With the subscription economy comes sales operational complexity. The structure of sales compensation needs to change in order to drive sales motivation aligned with recurring revenue. Erik Charles, Vice President, Product Marketing at Xactly, explains how to sell for long-term customer relationships and provides tips for how to build a subscription sales compensation plan that works.
Once upon a time, a sales rep would fight their way into a meeting, duke it out with the competition, close the deal, take their commission, and then never be heard from again. Once the product was delivered, there might be a service component, but the role of the sales organization (beyond asking for referrals) was typically over. The commission plan reflected the close, but not the customer.
But the subscription economy has changed selling.
Now that we’ve entered the age of the subscription economy with more and more companies offering a more comprehensive customer solution — rather than a “one and done” drive-by sales pitch — subscription sales commission plans have to change.
SELLING FOR LONG-TERM CUSTOMER RELATIONSHIPS
For everything from SaaS software to the Hello Fresh food box that arrives on my doorstep every week, sales teams now need to think about long-term customer relationships. This subscription revenue relationship brings new complexities when building a sales strategy, which includes changing the incentive plan that is needed to drive the right sales rep behavior.
This new market approach results in companies employing increasingly complex go-to-market strategies that involve multiple channels and complex sales models that make annual quota setting difficult, and mid-year adjustments even harder.
In addition to multiple channels, there are multiple roles, geographies, and verticals involved— creating segmentation within sales teams. A Deloitte study identified that 46% of the SaaS industry employs segmentation or specialization within their sales teams whereas only 24% of non-SaaS companies do so. This can make sales crediting a challenge when the orders start rolling in.
Subscription Sales: Incentivizing the Entire Customer Relationship
To approach this, a new type of incentive and bonus plan is needed. Instead of just measuring the value of the initial sale the entire customer relationship needs to be measured, tracked, and incentivized. Sales teams are now selling multiple types of business— new, existing, renewals, and upsells.
They sell on multiple measures like recurring revenue stream (measured in monthly recurring revenue or ARR), Total Contract Value (TCV) and the length of the subscription term. There are multiple potential payment triggers such as contract signature, billing and invoicing, revenue recognition, and finally cash collected. The sales world has become much more complicated with subscriptions.
4 Tips for Building an Incentive Plan for a Subscription Business Model
1. Pay early and pay often. The temptation to pay on cash collected over the period of the relationship will be high— but that puts the sales team into a situation where they are making money off of an annuity stream instead of adding clients. The subscription revenue stream is great for companies, but does not drive the team to get out and close the next deal.
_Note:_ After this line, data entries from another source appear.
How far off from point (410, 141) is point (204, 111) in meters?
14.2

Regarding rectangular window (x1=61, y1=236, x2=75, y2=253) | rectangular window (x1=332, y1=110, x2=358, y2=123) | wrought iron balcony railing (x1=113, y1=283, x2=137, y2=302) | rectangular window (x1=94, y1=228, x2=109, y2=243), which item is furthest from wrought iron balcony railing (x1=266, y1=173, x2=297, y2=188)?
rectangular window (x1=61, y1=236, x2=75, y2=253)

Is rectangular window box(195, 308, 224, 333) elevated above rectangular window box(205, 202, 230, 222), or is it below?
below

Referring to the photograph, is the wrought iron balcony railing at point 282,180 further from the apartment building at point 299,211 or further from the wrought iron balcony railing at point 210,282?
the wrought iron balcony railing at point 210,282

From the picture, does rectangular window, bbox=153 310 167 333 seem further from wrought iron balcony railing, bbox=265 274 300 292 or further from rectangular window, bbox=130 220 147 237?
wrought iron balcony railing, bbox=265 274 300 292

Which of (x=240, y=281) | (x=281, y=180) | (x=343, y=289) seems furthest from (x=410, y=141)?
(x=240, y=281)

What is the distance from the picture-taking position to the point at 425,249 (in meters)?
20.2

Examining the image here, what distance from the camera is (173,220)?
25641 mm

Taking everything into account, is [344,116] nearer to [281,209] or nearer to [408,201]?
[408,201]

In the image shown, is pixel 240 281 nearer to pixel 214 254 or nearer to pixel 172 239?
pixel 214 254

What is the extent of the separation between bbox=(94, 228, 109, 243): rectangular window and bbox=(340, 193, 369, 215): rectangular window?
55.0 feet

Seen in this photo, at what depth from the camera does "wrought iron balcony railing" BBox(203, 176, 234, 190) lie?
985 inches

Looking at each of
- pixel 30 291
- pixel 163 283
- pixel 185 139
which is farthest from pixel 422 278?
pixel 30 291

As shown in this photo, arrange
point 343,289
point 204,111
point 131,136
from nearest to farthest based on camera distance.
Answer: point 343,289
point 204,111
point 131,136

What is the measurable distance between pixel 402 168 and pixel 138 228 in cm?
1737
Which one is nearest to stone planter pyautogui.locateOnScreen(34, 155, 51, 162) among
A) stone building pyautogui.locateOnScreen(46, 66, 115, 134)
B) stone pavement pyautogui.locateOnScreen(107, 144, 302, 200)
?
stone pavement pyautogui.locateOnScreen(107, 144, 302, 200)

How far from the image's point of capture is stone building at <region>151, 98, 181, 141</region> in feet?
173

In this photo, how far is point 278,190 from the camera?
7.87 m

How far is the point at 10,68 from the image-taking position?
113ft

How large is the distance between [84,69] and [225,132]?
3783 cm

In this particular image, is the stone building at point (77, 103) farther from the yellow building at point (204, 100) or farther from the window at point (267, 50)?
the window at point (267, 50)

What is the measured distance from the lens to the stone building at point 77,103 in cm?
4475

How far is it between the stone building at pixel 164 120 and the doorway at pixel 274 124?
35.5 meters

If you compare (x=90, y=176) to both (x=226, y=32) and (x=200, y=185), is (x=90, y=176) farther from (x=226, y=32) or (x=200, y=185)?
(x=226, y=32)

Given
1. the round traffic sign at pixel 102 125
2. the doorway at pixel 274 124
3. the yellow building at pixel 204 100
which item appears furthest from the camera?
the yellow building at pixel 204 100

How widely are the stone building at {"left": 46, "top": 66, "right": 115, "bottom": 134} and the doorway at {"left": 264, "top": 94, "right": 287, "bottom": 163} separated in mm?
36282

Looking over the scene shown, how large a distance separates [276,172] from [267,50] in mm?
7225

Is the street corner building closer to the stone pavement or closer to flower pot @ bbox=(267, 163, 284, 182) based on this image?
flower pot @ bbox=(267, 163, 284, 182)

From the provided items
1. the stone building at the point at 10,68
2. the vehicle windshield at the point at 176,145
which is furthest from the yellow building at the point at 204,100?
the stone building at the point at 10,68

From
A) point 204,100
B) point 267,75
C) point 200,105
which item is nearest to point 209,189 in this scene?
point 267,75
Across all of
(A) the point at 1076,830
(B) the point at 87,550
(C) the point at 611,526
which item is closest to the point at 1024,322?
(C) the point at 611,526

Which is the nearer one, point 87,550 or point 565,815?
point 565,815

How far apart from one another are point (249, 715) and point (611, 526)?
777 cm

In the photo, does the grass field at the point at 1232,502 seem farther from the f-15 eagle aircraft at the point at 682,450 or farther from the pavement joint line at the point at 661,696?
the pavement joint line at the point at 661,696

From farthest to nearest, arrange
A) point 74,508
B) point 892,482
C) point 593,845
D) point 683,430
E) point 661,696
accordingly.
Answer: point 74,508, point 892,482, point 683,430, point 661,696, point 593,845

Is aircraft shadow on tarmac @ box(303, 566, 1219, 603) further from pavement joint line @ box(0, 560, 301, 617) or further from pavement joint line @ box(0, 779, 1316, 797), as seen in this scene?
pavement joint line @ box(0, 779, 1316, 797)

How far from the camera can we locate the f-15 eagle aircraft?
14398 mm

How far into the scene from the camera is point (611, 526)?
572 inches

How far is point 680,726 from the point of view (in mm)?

2. Track the contract length. A one-year deal is great, but a three-year deal is better. This is where measuring TCV (Total Contract Value) comes into play. Develop a model where the value of the deal is understood at signing, and pay for that. You should make sure that you have an element of breakage (clients who never go live) in your incentive plan to make sure that you don’t reward closing business that was never going to go live.
3. Separate your Hunters from your Farmers. Once the deal is done, you want your Hunter to go out and bring in more new business. The Farmers should be taking over and managing the relationship now. Their measures are going to be growth, renewal, and churn rates.
4. Split upselling opportunities. Upselling opportunities will be split depending on your business model. It might require the sales rep to come back into the relationship, or it could be handled by the Farmers. Make sure you identify this early and have clear rules of engagement for your teams so that you can avoid conflict.
Managing Incentive Compensation
As the industry continues to grow and mature, transaction volumes are going to be very high as each new customer continues to trigger measurable activity that should be reflected in sales plans. As the number of transactions increases, managing incentive compensation can get out of hand.
Multiple data sources may be used, and the sales operations team will find itself needing to sift through and manipulate these disparate data sources when calculating incentive comp at the end of each pay period.
As the data and team size grows, multiple spreadsheets are created, or a complex homegrown system is built on the fly. Errors will creep in, and, with growth, those errors will compound which will ultimately impact sales productivity as the team spends more time fighting over their commission check instead of taking care of the customer. Running this operation off of the back of the envelope (or from a quick spreadsheet) is not going to work well.
Ensure that you have a system and have established a process to track transactions and properly manage compensation.